*Aim of the task:* Your response should consist of the data that follows, repeated in full without alteration.

*Provided material:*

════════

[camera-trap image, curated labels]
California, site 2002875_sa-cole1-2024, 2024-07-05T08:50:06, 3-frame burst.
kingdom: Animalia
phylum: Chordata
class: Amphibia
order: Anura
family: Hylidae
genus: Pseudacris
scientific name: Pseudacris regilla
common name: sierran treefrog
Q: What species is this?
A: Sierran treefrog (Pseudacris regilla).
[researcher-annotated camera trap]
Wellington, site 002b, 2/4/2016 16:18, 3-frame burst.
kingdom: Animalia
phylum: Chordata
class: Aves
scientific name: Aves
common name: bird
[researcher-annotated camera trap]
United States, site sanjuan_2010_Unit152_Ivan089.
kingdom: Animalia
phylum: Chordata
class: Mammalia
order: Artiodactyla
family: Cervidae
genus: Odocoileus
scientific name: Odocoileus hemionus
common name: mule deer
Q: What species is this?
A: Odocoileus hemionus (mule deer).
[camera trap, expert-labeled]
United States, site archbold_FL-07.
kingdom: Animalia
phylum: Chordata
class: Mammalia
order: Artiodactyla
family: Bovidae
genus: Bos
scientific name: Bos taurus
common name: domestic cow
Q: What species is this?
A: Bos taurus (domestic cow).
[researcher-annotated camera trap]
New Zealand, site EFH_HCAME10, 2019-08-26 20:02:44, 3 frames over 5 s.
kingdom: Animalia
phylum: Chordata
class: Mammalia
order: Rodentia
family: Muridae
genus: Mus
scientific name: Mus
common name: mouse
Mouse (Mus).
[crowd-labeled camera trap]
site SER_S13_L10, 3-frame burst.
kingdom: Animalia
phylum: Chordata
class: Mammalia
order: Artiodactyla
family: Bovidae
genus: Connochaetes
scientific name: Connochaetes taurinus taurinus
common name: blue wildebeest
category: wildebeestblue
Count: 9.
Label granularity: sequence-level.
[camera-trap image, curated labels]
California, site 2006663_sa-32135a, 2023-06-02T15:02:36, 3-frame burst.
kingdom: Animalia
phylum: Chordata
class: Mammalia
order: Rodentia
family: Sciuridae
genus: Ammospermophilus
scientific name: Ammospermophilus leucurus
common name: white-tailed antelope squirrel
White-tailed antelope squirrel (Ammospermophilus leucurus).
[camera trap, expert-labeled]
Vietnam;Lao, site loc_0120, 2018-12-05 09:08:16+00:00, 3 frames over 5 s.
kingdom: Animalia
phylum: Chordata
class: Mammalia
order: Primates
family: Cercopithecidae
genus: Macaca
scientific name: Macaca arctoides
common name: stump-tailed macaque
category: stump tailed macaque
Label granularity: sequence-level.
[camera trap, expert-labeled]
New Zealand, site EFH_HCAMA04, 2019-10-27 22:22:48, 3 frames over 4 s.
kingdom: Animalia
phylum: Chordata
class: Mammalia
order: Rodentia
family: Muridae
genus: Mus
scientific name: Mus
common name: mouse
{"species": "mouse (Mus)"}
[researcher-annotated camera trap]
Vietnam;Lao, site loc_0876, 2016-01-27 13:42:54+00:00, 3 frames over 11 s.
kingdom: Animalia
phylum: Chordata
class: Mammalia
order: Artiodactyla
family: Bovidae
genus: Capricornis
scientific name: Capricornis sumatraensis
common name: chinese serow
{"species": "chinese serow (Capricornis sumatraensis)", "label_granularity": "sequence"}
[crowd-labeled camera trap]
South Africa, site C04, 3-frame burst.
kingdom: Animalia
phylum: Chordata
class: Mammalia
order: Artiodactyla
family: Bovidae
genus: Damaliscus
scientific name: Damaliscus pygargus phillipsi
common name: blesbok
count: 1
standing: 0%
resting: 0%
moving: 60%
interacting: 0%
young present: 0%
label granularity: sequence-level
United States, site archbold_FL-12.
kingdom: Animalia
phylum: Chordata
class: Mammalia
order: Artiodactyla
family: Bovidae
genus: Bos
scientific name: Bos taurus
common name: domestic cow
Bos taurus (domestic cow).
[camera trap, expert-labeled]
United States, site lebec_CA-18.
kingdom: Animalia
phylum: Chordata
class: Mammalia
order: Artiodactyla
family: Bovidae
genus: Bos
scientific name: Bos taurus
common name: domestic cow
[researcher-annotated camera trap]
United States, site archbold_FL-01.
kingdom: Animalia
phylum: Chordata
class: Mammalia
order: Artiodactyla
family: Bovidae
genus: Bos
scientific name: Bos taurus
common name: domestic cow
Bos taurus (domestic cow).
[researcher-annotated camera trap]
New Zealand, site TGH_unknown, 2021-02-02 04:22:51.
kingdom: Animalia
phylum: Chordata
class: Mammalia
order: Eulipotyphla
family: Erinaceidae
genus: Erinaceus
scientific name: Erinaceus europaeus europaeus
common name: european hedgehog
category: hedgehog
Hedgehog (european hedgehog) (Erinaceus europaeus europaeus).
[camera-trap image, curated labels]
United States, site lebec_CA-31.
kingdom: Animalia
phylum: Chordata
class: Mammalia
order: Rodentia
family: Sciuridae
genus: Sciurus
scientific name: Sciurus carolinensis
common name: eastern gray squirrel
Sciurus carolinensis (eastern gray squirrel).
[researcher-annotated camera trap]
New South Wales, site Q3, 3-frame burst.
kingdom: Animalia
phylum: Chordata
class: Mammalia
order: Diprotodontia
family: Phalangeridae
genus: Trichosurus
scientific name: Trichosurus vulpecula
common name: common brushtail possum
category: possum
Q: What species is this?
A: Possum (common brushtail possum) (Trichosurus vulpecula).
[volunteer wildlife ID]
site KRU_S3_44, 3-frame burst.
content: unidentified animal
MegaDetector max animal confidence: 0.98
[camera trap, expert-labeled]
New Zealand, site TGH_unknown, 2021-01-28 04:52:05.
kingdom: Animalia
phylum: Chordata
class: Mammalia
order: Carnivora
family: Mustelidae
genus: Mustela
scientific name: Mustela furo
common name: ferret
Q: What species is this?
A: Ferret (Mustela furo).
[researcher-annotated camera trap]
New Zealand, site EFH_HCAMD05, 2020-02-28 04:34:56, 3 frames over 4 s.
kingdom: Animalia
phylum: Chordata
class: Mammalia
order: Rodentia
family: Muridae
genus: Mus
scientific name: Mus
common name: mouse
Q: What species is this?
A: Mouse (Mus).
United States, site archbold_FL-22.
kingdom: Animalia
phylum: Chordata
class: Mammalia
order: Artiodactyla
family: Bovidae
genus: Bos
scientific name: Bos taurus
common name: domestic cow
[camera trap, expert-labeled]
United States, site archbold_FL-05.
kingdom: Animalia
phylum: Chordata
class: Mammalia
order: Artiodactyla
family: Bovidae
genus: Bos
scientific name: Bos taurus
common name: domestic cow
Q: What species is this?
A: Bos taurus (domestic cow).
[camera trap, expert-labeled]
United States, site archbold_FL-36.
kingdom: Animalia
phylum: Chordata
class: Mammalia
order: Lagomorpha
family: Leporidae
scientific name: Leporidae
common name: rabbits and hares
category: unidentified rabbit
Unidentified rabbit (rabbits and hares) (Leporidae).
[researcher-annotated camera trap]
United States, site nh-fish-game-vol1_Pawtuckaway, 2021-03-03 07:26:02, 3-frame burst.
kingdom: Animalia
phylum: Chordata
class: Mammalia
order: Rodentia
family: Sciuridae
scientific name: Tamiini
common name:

════════

*Reply to the task:*
[camera-trap image, curated labels]
California, site 2002875_sa-cole1-2024, 2024-07-05T08:50:06, 3-frame burst.
kingdom: Animalia
phylum: Chordata
class: Amphibia
order: Anura
family: Hylidae
genus: Pseudacris
scientific name: Pseudacris regilla
common name: sierran treefrog
Q: What species is this?
A: Sierran treefrog (Pseudacris regilla).
[researcher-annotated camera trap]
Wellington, site 002b, 2/4/2016 16:18, 3-frame burst.
kingdom: Animalia
phylum: Chordata
class: Aves
scientific name: Aves
common name: bird
[researcher-annotated camera trap]
United States, site sanjuan_2010_Unit152_Ivan089.
kingdom: Animalia
phylum: Chordata
class: Mammalia
order: Artiodactyla
family: Cervidae
genus: Odocoileus
scientific name: Odocoileus hemionus
common name: mule deer
Q: What species is this?
A: Odocoileus hemionus (mule deer).
[camera trap, expert-labeled]
United States, site archbold_FL-07.
kingdom: Animalia
phylum: Chordata
class: Mammalia
order: Artiodactyla
family: Bovidae
genus: Bos
scientific name: Bos taurus
common name: domestic cow
Q: What species is this?
A: Bos taurus (domestic cow).
[researcher-annotated camera trap]
New Zealand, site EFH_HCAME10, 2019-08-26 20:02:44, 3 frames over 5 s.
kingdom: Animalia
phylum: Chordata
class: Mammalia
order: Rodentia
family: Muridae
genus: Mus
scientific name: Mus
common name: mouse
Mouse (Mus).
[crowd-labeled camera trap]
site SER_S13_L10, 3-frame burst.
kingdom: Animalia
phylum: Chordata
class: Mammalia
order: Artiodactyla
family: Bovidae
genus: Connochaetes
scientific name: Connochaetes taurinus taurinus
common name: blue wildebeest
category: wildebeestblue
Count: 9.
Label granularity: sequence-level.
[camera-trap image, curated labels]
California, site 2006663_sa-32135a, 2023-06-02T15:02:36, 3-frame burst.
kingdom: Animalia
phylum: Chordata
class: Mammalia
order: Rodentia
family: Sciuridae
genus: Ammospermophilus
scientific name: Ammospermophilus leucurus
common name: white-tailed antelope squirrel
White-tailed antelope squirrel (Ammospermophilus leucurus).
[camera trap, expert-labeled]
Vietnam;Lao, site loc_0120, 2018-12-05 09:08:16+00:00, 3 frames over 5 s.
kingdom: Animalia
phylum: Chordata
class: Mammalia
order: Primates
family: Cercopithecidae
genus: Macaca
scientific name: Macaca arctoides
common name: stump-tailed macaque
category: stump tailed macaque
Label granularity: sequence-level.
[camera trap, expert-labeled]
New Zealand, site EFH_HCAMA04, 2019-10-27 22:22:48, 3 frames over 4 s.
kingdom: Animalia
phylum: Chordata
class: Mammalia
order: Rodentia
family: Muridae
genus: Mus
scientific name: Mus
common name: mouse
{"species": "mouse (Mus)"}
[researcher-annotated camera trap]
Vietnam;Lao, site loc_0876, 2016-01-27 13:42:54+00:00, 3 frames over 11 s.
kingdom: Animalia
phylum: Chordata
class: Mammalia
order: Artiodactyla
family: Bovidae
genus: Capricornis
scientific name: Capricornis sumatraensis
common name: chinese serow
{"species": "chinese serow (Capricornis sumatraensis)", "label_granularity": "sequence"}
[crowd-labeled camera trap]
South Africa, site C04, 3-frame burst.
kingdom: Animalia
phylum: Chordata
class: Mammalia
order: Artiodactyla
family: Bovidae
genus: Damaliscus
scientific name: Damaliscus pygargus phillipsi
common name: blesbok
count: 1
standing: 0%
resting: 0%
moving: 60%
interacting: 0%
young present: 0%
label granularity: sequence-level
United States, site archbold_FL-12.
kingdom: Animalia
phylum: Chordata
class: Mammalia
order: Artiodactyla
family: Bovidae
genus: Bos
scientific name: Bos taurus
common name: domestic cow
Bos taurus (domestic cow).
[camera trap, expert-labeled]
United States, site lebec_CA-18.
kingdom: Animalia
phylum: Chordata
class: Mammalia
order: Artiodactyla
family: Bovidae
genus: Bos
scientific name: Bos taurus
common name: domestic cow
[researcher-annotated camera trap]
United States, site archbold_FL-01.
kingdom: Animalia
phylum: Chordata
class: Mammalia
order: Artiodactyla
family: Bovidae
genus: Bos
scientific name: Bos taurus
common name: domestic cow
Bos taurus (domestic cow).
[researcher-annotated camera trap]
New Zealand, site TGH_unknown, 2021-02-02 04:22:51.
kingdom: Animalia
phylum: Chordata
class: Mammalia
order: Eulipotyphla
family: Erinaceidae
genus: Erinaceus
scientific name: Erinaceus europaeus europaeus
common name: european hedgehog
category: hedgehog
Hedgehog (european hedgehog) (Erinaceus europaeus europaeus).
[camera-trap image, curated labels]
United States, site lebec_CA-31.
kingdom: Animalia
phylum: Chordata
class: Mammalia
order: Rodentia
family: Sciuridae
genus: Sciurus
scientific name: Sciurus carolinensis
common name: eastern gray squirrel
Sciurus carolinensis (eastern gray squirrel).
[researcher-annotated camera trap]
New South Wales, site Q3, 3-frame burst.
kingdom: Animalia
phylum: Chordata
class: Mammalia
order: Diprotodontia
family: Phalangeridae
genus: Trichosurus
scientific name: Trichosurus vulpecula
common name: common brushtail possum
category: possum
Q: What species is this?
A: Possum (common brushtail possum) (Trichosurus vulpecula).
[volunteer wildlife ID]
site KRU_S3_44, 3-frame burst.
content: unidentified animal
MegaDetector max animal confidence: 0.98
[camera trap, expert-labeled]
New Zealand, site TGH_unknown, 2021-01-28 04:52:05.
kingdom: Animalia
phylum: Chordata
class: Mammalia
order: Carnivora
family: Mustelidae
genus: Mustela
scientific name: Mustela furo
common name: ferret
Q: What species is this?
A: Ferret (Mustela furo).
[researcher-annotated camera trap]
New Zealand, site EFH_HCAMD05, 2020-02-28 04:34:56, 3 frames over 4 s.
kingdom: Animalia
phylum: Chordata
class: Mammalia
order: Rodentia
family: Muridae
genus: Mus
scientific name: Mus
common name: mouse
Q: What species is this?
A: Mouse (Mus).
United States, site archbold_FL-22.
kingdom: Animalia
phylum: Chordata
class: Mammalia
order: Artiodactyla
family: Bovidae
genus: Bos
scientific name: Bos taurus
common name: domestic cow
[camera trap, expert-labeled]
United States, site archbold_FL-05.
kingdom: Animalia
phylum: Chordata
class: Mammalia
order: Artiodactyla
family: Bovidae
genus: Bos
scientific name: Bos taurus
common name: domestic cow
Q: What species is this?
A: Bos taurus (domestic cow).
[camera trap, expert-labeled]
United States, site archbold_FL-36.
kingdom: Animalia
phylum: Chordata
class: Mammalia
order: Lagomorpha
family: Leporidae
scientific name: Leporidae
common name: rabbits and hares
category: unidentified rabbit
Unidentified rabbit (rabbits and hares) (Leporidae).
[researcher-annotated camera trap]
United States, site nh-fish-game-vol1_Pawtuckaway, 2021-03-03 07:26:02, 3-frame burst.
kingdom: Animalia
phylum: Chordata
class: Mammalia
order: Rodentia
family: Sciuridae
scientific name: Tamiini
common name:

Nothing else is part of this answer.